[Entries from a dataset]
◆ ◆ ◆ ◆

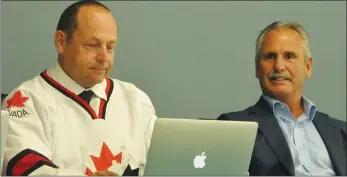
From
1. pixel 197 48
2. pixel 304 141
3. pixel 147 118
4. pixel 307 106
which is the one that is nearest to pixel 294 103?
pixel 307 106

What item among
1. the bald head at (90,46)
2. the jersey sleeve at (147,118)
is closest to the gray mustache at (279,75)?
the jersey sleeve at (147,118)

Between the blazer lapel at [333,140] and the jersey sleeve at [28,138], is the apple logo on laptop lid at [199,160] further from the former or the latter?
the blazer lapel at [333,140]

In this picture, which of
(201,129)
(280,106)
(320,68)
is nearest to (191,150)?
(201,129)

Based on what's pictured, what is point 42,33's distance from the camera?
2082mm

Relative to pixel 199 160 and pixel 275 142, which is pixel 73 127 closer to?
pixel 199 160

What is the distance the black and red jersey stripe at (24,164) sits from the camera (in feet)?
4.76

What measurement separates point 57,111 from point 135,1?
715 mm

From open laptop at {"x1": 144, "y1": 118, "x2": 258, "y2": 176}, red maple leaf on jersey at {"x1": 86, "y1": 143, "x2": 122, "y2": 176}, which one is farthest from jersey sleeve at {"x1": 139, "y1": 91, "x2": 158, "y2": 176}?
open laptop at {"x1": 144, "y1": 118, "x2": 258, "y2": 176}

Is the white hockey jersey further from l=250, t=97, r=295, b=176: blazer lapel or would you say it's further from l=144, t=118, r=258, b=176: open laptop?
l=250, t=97, r=295, b=176: blazer lapel

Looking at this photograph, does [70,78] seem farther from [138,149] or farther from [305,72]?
[305,72]

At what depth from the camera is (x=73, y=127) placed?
66.0 inches

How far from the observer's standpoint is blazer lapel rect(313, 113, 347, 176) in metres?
1.92

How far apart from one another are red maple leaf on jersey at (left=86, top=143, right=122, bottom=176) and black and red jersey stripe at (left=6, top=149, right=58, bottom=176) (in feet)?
0.67

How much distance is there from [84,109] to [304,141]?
0.77 m
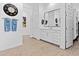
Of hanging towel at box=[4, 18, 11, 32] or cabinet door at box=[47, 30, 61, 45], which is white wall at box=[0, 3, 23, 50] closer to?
hanging towel at box=[4, 18, 11, 32]

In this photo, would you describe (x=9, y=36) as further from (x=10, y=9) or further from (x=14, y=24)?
(x=10, y=9)

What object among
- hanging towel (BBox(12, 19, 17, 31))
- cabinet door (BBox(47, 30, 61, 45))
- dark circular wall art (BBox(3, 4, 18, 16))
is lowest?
cabinet door (BBox(47, 30, 61, 45))

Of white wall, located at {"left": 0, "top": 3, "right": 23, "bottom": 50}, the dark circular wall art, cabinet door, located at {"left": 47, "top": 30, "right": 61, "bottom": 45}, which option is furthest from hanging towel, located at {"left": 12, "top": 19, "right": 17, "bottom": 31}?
cabinet door, located at {"left": 47, "top": 30, "right": 61, "bottom": 45}

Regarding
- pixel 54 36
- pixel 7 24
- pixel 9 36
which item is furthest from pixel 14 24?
pixel 54 36

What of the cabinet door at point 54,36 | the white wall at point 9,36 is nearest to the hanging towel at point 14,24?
the white wall at point 9,36

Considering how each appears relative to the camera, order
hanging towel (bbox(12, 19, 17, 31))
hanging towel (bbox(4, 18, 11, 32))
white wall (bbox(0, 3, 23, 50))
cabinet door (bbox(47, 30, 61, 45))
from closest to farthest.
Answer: white wall (bbox(0, 3, 23, 50))
hanging towel (bbox(4, 18, 11, 32))
hanging towel (bbox(12, 19, 17, 31))
cabinet door (bbox(47, 30, 61, 45))

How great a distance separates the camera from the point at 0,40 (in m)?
4.28

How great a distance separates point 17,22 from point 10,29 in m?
0.52

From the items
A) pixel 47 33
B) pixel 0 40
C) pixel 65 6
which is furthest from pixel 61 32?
pixel 0 40

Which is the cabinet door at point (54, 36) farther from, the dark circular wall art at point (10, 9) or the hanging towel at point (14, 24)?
the dark circular wall art at point (10, 9)

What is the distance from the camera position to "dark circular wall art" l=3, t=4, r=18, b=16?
178 inches

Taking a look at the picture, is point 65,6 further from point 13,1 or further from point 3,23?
point 3,23

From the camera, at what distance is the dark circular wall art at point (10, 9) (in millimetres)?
4510

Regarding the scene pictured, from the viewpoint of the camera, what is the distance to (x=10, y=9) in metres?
4.75
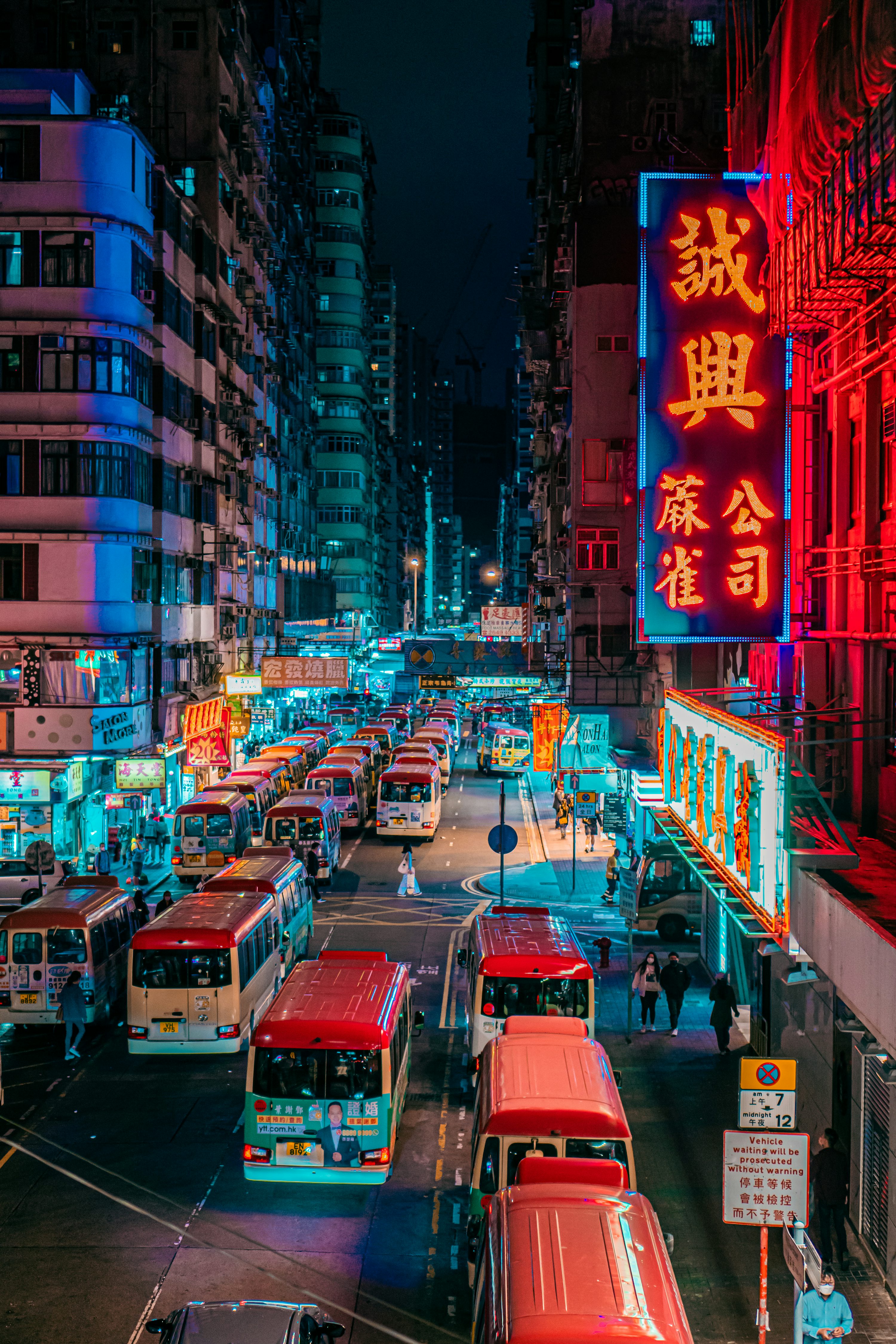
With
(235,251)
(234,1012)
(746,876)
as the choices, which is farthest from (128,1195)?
(235,251)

◆ ◆ ◆ ◆

> **What you need to do**
Repeat every record precisely. Any picture among them stays out of the copy.

> **Expected output**
From
1. pixel 197 48
2. pixel 304 141
3. pixel 147 118
4. pixel 307 106
which is the one that is nearest to pixel 294 103?
pixel 307 106

What item among
1. the bald head at (90,46)
2. the jersey sleeve at (147,118)
is closest to the gray mustache at (279,75)?
the jersey sleeve at (147,118)

Between the blazer lapel at [333,140] and the jersey sleeve at [28,138], is the apple logo on laptop lid at [199,160] further from the former or the latter?
the blazer lapel at [333,140]

In this picture, which of
(201,129)
(280,106)
(320,68)
is nearest to (191,150)?
(201,129)

Based on what's pictured, what is point 42,33's distance from the camera?
2082mm

Relative to pixel 199 160 and pixel 275 142, which is pixel 73 127 closer to?
pixel 199 160

What is the distance the black and red jersey stripe at (24,164) sits from the camera (in feet)?
4.76

What measurement separates point 57,111 from point 135,1?
715 mm

From open laptop at {"x1": 144, "y1": 118, "x2": 258, "y2": 176}, red maple leaf on jersey at {"x1": 86, "y1": 143, "x2": 122, "y2": 176}, which one is farthest from jersey sleeve at {"x1": 139, "y1": 91, "x2": 158, "y2": 176}?
open laptop at {"x1": 144, "y1": 118, "x2": 258, "y2": 176}

Is the white hockey jersey further from l=250, t=97, r=295, b=176: blazer lapel or would you say it's further from l=144, t=118, r=258, b=176: open laptop?
l=250, t=97, r=295, b=176: blazer lapel

Looking at this photograph, does [70,78] seem farther from [138,149] or farther from [305,72]?
[305,72]

At what depth from the camera is (x=73, y=127) placed?
66.0 inches

How far from the observer's standpoint is blazer lapel rect(313, 113, 347, 176) in metres?
1.92

How far apart from one another are red maple leaf on jersey at (left=86, top=143, right=122, bottom=176) and black and red jersey stripe at (left=6, top=149, right=58, bottom=176) (in feet)?
0.67

How much distance is there from [84,109] to [304,141]?
0.77 m
Of hanging towel at box=[4, 18, 11, 32] or cabinet door at box=[47, 30, 61, 45], which is white wall at box=[0, 3, 23, 50] closer to?
hanging towel at box=[4, 18, 11, 32]

In this photo, would you describe (x=9, y=36) as further from (x=10, y=9) or further from (x=14, y=24)?
(x=10, y=9)

What object among
- hanging towel (BBox(12, 19, 17, 31))
- cabinet door (BBox(47, 30, 61, 45))
- dark circular wall art (BBox(3, 4, 18, 16))
is lowest?
cabinet door (BBox(47, 30, 61, 45))

Of white wall, located at {"left": 0, "top": 3, "right": 23, "bottom": 50}, the dark circular wall art, cabinet door, located at {"left": 47, "top": 30, "right": 61, "bottom": 45}, which option is furthest from hanging towel, located at {"left": 12, "top": 19, "right": 17, "bottom": 31}?
cabinet door, located at {"left": 47, "top": 30, "right": 61, "bottom": 45}

Regarding
- pixel 54 36
- pixel 7 24
- pixel 9 36
which item is furthest from pixel 14 24?
pixel 54 36

What of the cabinet door at point 54,36 | the white wall at point 9,36 is nearest to the hanging towel at point 14,24?
the white wall at point 9,36

Considering how each appears relative to the camera, order
hanging towel (bbox(12, 19, 17, 31))
hanging towel (bbox(4, 18, 11, 32))
white wall (bbox(0, 3, 23, 50))
cabinet door (bbox(47, 30, 61, 45))
from closest to farthest.
Answer: white wall (bbox(0, 3, 23, 50))
hanging towel (bbox(4, 18, 11, 32))
hanging towel (bbox(12, 19, 17, 31))
cabinet door (bbox(47, 30, 61, 45))

How great a distance separates the camera from the point at 0,40 (in m)?
4.28

How great a distance separates point 17,22 from point 10,29 in m?
0.52

From the items
A) pixel 47 33
B) pixel 0 40
C) pixel 65 6
which is furthest from pixel 61 32?
pixel 0 40

Which is the cabinet door at point (54, 36) farther from, the dark circular wall art at point (10, 9) or the hanging towel at point (14, 24)?
the dark circular wall art at point (10, 9)

What is the distance from the camera position to "dark circular wall art" l=3, t=4, r=18, b=16?
178 inches

Taking a look at the picture, is point 65,6 further from point 13,1 or further from point 3,23?
point 3,23

From the camera, at what distance is the dark circular wall art at point (10, 9) (in millimetres)?
4510

Regarding the scene pictured, from the viewpoint of the camera, what is the distance to (x=10, y=9) in metres?
4.75
With
(235,251)
(234,1012)
(746,876)
as the choices, which is farthest from (128,1195)?
(235,251)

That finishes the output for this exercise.